Don't run failed unit tests by default #5248

thk123 · 2020-02-27T11:00:23Z

Each commit message has a non-empty body, explaining why the change was made.
Methods or procedures I have added are documented, following the guidelines provided in CODING_STANDARD.md.
[na] The feature or user visible behaviour I have added or modified has been documented in the User Guide in doc/cprover-manual/
[na] Regression or unit tests are included, or existing tests cover the modified code (in this case I have detailed which ones those are in the commit message).
[na] My commit message includes data points confirming performance improvements (if claimed).
My PR is restricted to a single feature or bugfix.
White-space or formatting changes outside the feature-related changed lines are in commits of their own.

This replaces #2256. By using the tag [.], the tests are not run by default, leading to no useless output when another unit test fails. By changing [!mayfail] to [!shouldfail] means that these tests fail if they pass. This stops tests inadvertently getting fixed without anyone noticing. I used @owen-mc-diffblue suggestion of xfail for an expected failure. Finally, I added a separate run of these failed tests to CI.

hannes-steffenhagen-diffblue

If you don’t want to run [!shouldfail] test you can just provide ~[!shouldfail] as a tag filter.

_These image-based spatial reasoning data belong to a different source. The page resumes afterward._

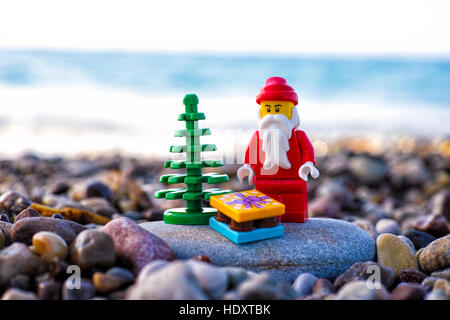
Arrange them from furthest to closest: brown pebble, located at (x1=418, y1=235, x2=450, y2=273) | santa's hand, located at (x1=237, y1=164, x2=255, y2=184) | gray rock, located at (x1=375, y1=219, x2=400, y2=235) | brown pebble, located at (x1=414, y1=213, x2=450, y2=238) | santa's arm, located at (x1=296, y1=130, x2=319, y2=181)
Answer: gray rock, located at (x1=375, y1=219, x2=400, y2=235), brown pebble, located at (x1=414, y1=213, x2=450, y2=238), santa's hand, located at (x1=237, y1=164, x2=255, y2=184), santa's arm, located at (x1=296, y1=130, x2=319, y2=181), brown pebble, located at (x1=418, y1=235, x2=450, y2=273)

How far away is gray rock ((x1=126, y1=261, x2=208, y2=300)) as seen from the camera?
1884mm

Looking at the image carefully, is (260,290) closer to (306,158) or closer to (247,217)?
(247,217)

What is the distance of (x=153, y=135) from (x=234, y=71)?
16864mm

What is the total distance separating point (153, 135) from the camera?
12039 mm

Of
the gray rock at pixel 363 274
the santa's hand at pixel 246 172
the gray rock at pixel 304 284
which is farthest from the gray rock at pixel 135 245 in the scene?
the gray rock at pixel 363 274

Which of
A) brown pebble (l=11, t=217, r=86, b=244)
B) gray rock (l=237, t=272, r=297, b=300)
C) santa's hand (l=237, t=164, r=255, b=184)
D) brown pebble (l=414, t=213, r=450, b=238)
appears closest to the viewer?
gray rock (l=237, t=272, r=297, b=300)

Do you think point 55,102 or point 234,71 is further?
point 234,71

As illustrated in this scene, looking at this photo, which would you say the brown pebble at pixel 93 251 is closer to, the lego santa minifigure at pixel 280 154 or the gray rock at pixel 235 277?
the gray rock at pixel 235 277

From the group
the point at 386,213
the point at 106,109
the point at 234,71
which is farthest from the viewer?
the point at 234,71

hannes-steffenhagen-diffblue · 2020-03-02T16:16:09Z

unit/testing-utils/use_catch.h

@@ -36,4 +36,7 @@ Author: Michael Tautschnig
 #include <util/pragma_pop.def>
 #endif

+/// Add to the end of test tags to mark a test that is expected to fail
+#define XFAIL "[.][shouldfail]"


From the commit message:

These tests won't be run by default (de-cluttering the output with expected failures). When run, they will fail if they pass

In previous PR Owen / Micahel complained that shouldfail was misleading. They shouldn't fail, in the perfect world, but they do due to known bug. We felt expected fail (or XFAIL as python calls them) was clearer. Can change to EXPECTED_FAIL if you'd prefer?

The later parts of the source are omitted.